Development and characterization of the anode-free lithium metal battery electrode Zhou, Bingxin


Although great effort has been devoted to the investigation of lithium metal batteries (LMBs) and numerous papers are published, the deposition and corrosion behavior of lithium is still not fully understood and requires further investigations. Moreover, the characterization and data interpretation in the literature can be very misleading or ambiguous. In this thesis, the deposition behavior of lithium at a carbon host, the decoupling of impedance of the solid-electrolyte interface (SEI) and plated lithium, and the impact of electrolytes on the lithium corrosion behavior are presented.
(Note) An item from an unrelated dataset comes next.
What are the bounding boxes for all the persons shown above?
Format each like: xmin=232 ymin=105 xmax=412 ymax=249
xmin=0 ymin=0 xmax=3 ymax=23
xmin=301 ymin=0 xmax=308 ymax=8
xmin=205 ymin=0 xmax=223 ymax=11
Firstly, pure hollow core-carbon spheres (PHCCSs) are prepared and applied onto the Cu current collector, which is then used to investigate the deposition behavior of lithium. This type of structure is selected because the nano-carbon-based materials are widely reported as lithium host materials in LMBs, while contradictory claims are reported as to where the lithium plating occurs. It is demonstrated that the lithium shows some initial and limited intercalation into the PHCCSs and then plates on the external carbon walls and the top surface of the carbon coating during the charging process. No evidence of lithium plating inside the hollow core space is found. Secondly, a combined electrochemical quartz crystal microbalance (EQCM) and electrochemical impedance spectroscopy (EIS) study is conducted to decouple the various contributions to the impedance response of an anode free battery. This decoupling is achieved by a comparison of the evolution of EIS spectra in 2- and 3- electrode cells during the Li plating/striping processes. The observed high and low frequency loops of the impedance spectra can be unambiguously assigned to the charge transfer of the SEI and the plated lithium layers, respectively. Finally, inspired by the capacity performance in the lithium bis(fluorosulfonyl)imide- lithium bis(trifluoromethanesulfonyl)imide-dimethyl ether-dioxolane (LiFSI-LiTFSI-DME-DOL) electrolyte system, the impact of electrolytes on lithium corrosion behavior is investigated systematically. Results show the key point of minimizing capacity loss during open circuit voltage (OCV) is the coordination of insoluble particles and polymers in the SEI layer. A “less-soluble particle-polymer symbiosis” (LSPPS) concept is thus proposed and validated by the preparation and performance evaluation of modified electrolytes.